Рынок тщеславия - Максим Милованов
Шрифт:
Интервал:
Закладка:
– Есть заманчивое предложение! Девчонки выступают еще минут сорок, получают сверх договора двести баксов, а потом мы все вместе едем ко мне на дачу и…
– Нет! – сказал Игорь, поскольку Вовчик уже лег головой на стол и говорить не мог. – Мы отчаливаем после четырех песен!
– А вы, простите, кто?
– Телохранитель. Понятно?
– Понятно…
Дорога домой заняла времени раза в два больше, чем путь в ночной клуб. Виной тому был совершенно нетранспортабельный Вовчик. Погрузить его в такси, а затем выгрузить и доставить в квартиру на шестом этаже в подъезде с неработающим лифтом оказалось задачей не из легких. Очутившись дома, Вовчик вдруг захандрил. Стал изображать из себя смертельно больного, кричать, что его отравили завистники. Одной из «Неваляшек» – Ане пришлось остаться у него в качестве сиделки.
Но сюрпризы этой ночи еще не закончились. Когда Игорь и Маша наконец оказались на собственной лестничной площадке, девушка сказала:
– В клубе ты поступил очень благородно. Ты всегда такой?
– Нет, – ответил Игорь.
Он очень устал и мечтал быстрее лечь в постель. Отперев дверь своей квартиры, Игорь повернулся, чтобы попрощаться.
– Ты хочешь спросить, не зайду ли я на чашку кофе?.. Охотно! – И Маша, словно кошка, прошмыгнула в открытую дверь.

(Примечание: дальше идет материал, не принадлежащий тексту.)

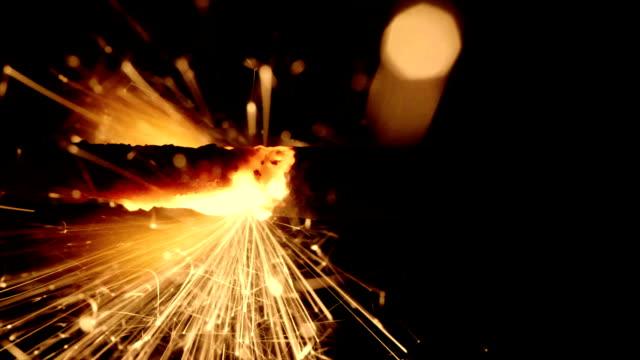 HD---cámara-lenta-de-fuego-en-un-cable-de-encendido-Close-up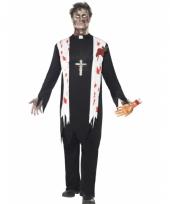 Priester kostuum bebloed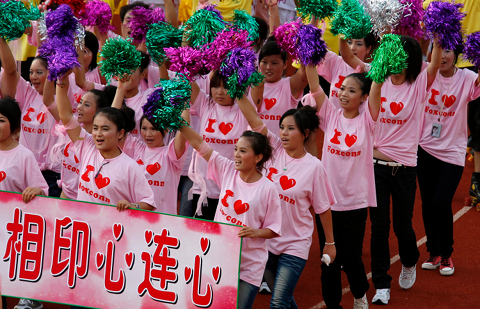 """Les employés de Foxconn prennent part au rallye """" Chéris ta vie """" ( Bobby Yip / Reuters )"""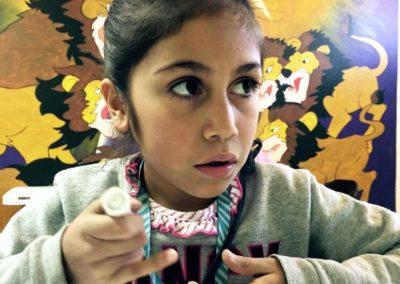 Girl w. glue copy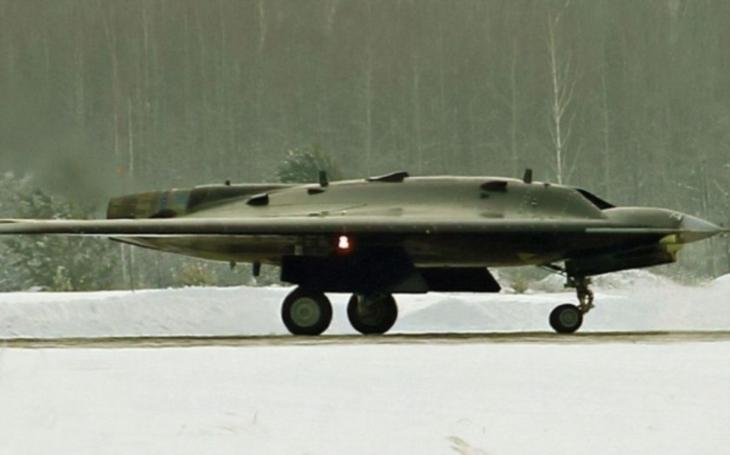 Ruský úderný dron nové generace jako ,,pozdní hit&quote;? Dodávka Ochotniku se očekává až v roce 2024
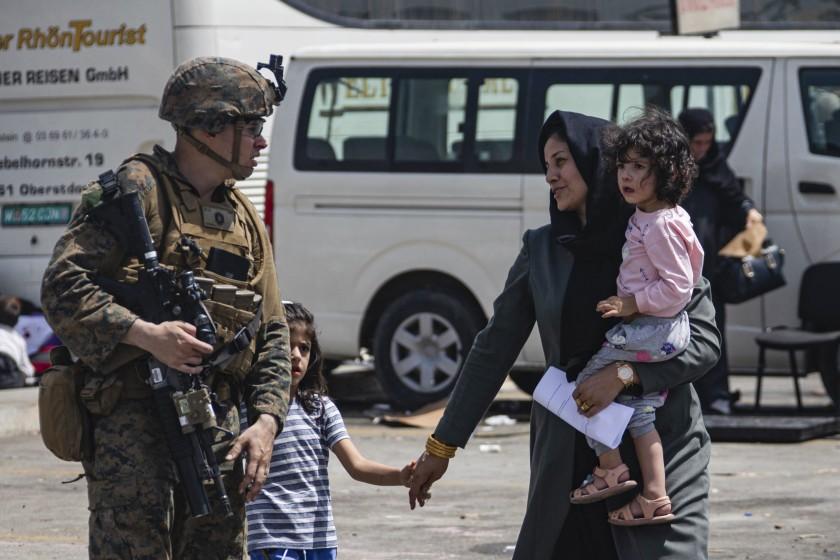 Estadounidenses y afganos serán evacuados hasta después de agosto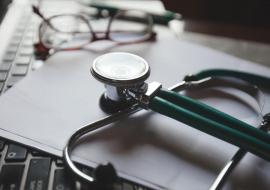Saiba como fica a mensalidade dos planos de saúde com a suspensão de reajuste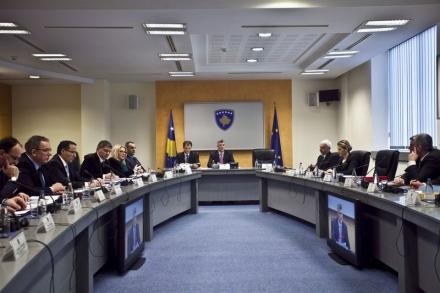 http://www.botasot.info/img/mbledhja_e_qeverise.JPG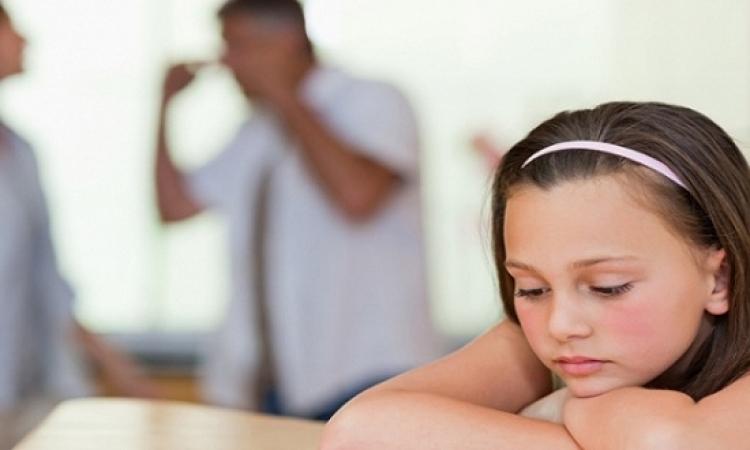 انفصال الأبوين أكثر صعوبة على نفسية الفتيات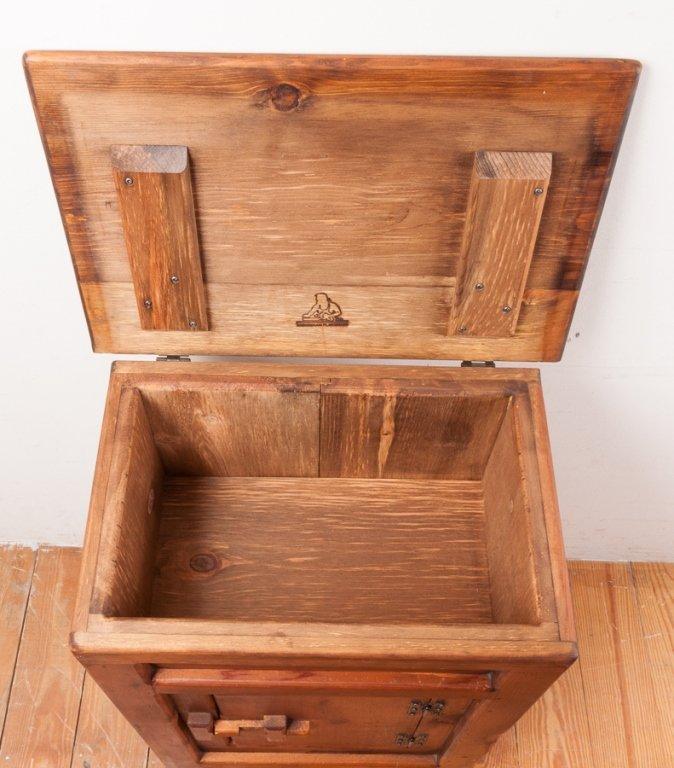 Habersham Plantation Pine Ice Box - 4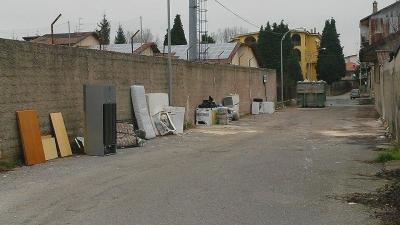 Serra, dove c'era una discarica adesso c'è un container. La soluzione tampone del Comune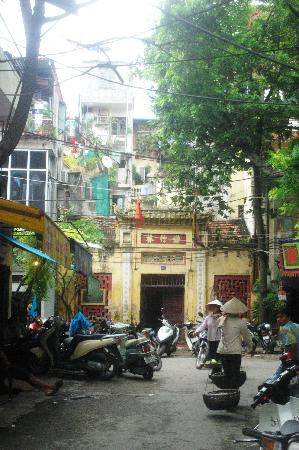 Hanoi Old Centre Hotel: street where hotel is located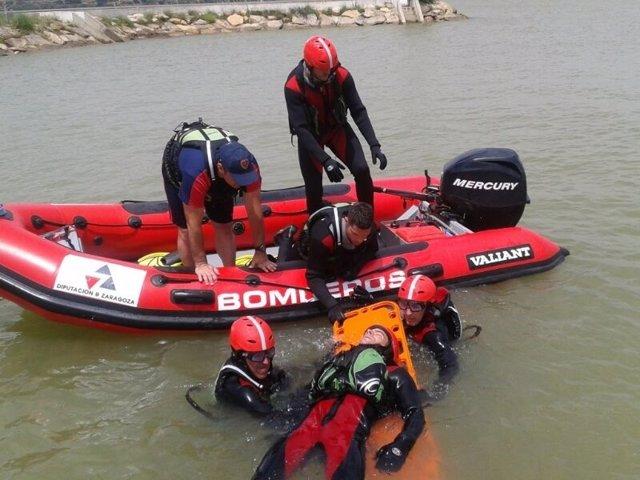 Los bomberos de la DPZ entrenan prácticas de rescate acuático en superficie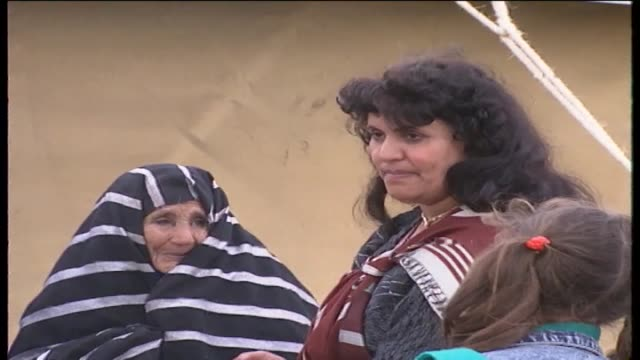 vidéos et rushes de people arriving at gaddafi's desert retreat, friends and family members including his wife safia leave his tent / safia, women, some in traditional... - étamine
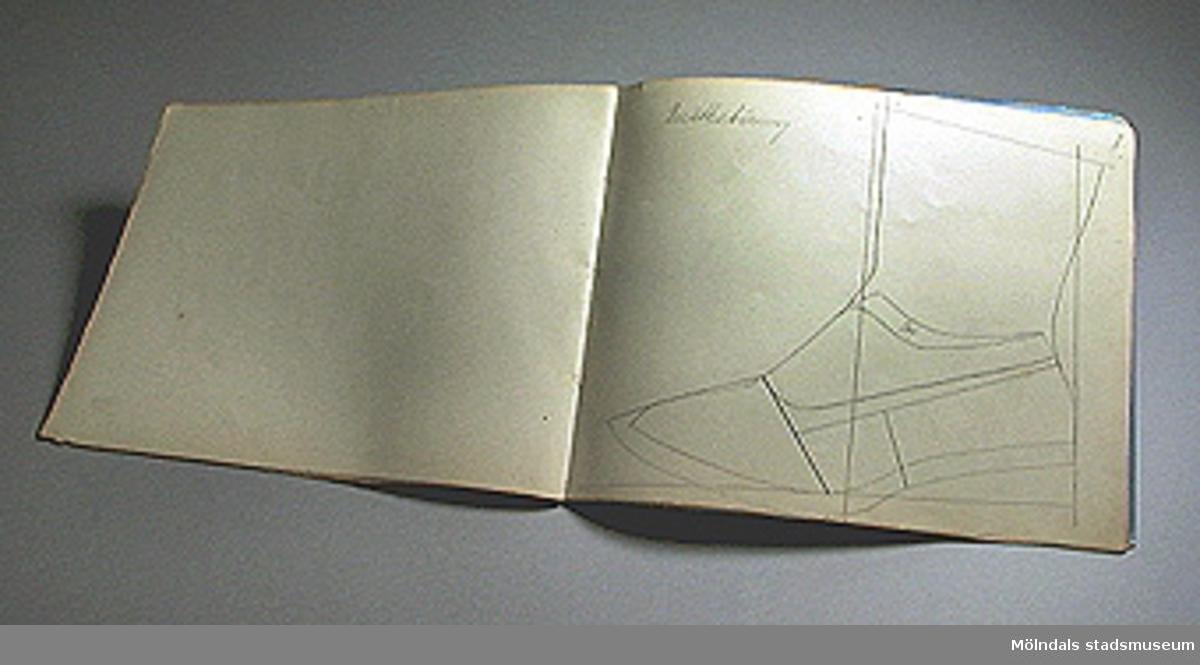 Skissbok för mönster till läderverkstaden.Användes i Stretereds läderverkstad.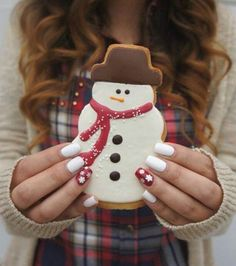 Nail polish: holiday season christmas white nails nails nail art tumblr food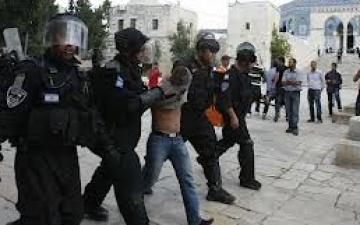 الاحتلال الإسرائيلي تقتحم باحات المسجد الأقصي عقب صلاة الجمعة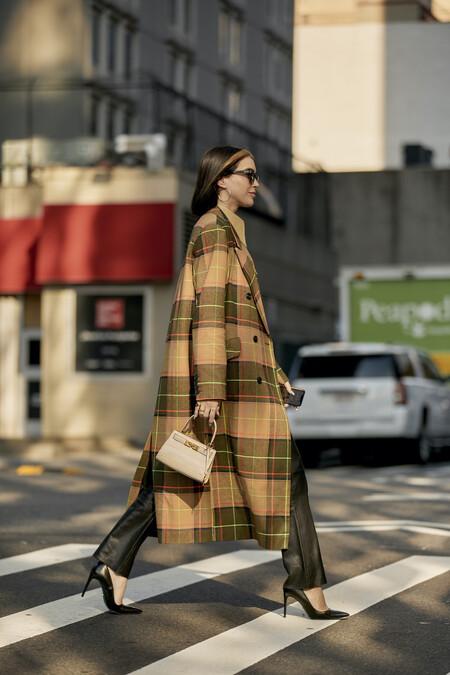 Desde modelos en tonos neutros hasta diseños repletos de color, los abrigos de cuadros serán los imprescindibles de esta temporada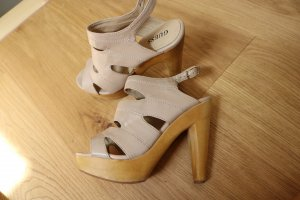 Guess High Heels aus den USA 6.5/37
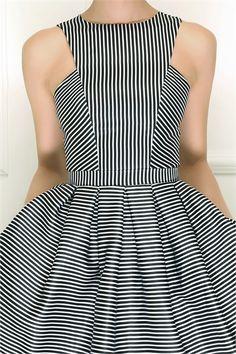 """Платье короткое в полоску: продажа, цена в Одессе. платья женские от """"Isabel Garcia"""" - 79675024"""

Игорь усмехнулся и посмотрел на часы, которые сообщали, что ложиться спать уже не стоит.
Дождевой Червяк и плюшевый заяц
Хотя вот уже час накрапывал мелкий дождь, настроение у спрятавшейся под зонтом Валентины Глушенковой было вполне приличным. Причина тому – вовсе не любовь к пасмурной погоде, а милое, забавное существо в сиреневом дождевике, проводившее в песочнице какие-то раскопки.
– Тетя Валя, смотрите, какого я змея откопала! – воскликнула Настя, показывая на здоровенного дождевого червя.
– Какой большой! – удивилась Глушенкова. – И что ты с ним будешь делать?
– Поиграю немного и отпущу, – ответила девочка. – А то его дети, маленькие червячки, начнут волноваться, почему их папа так долго не приползает с работы.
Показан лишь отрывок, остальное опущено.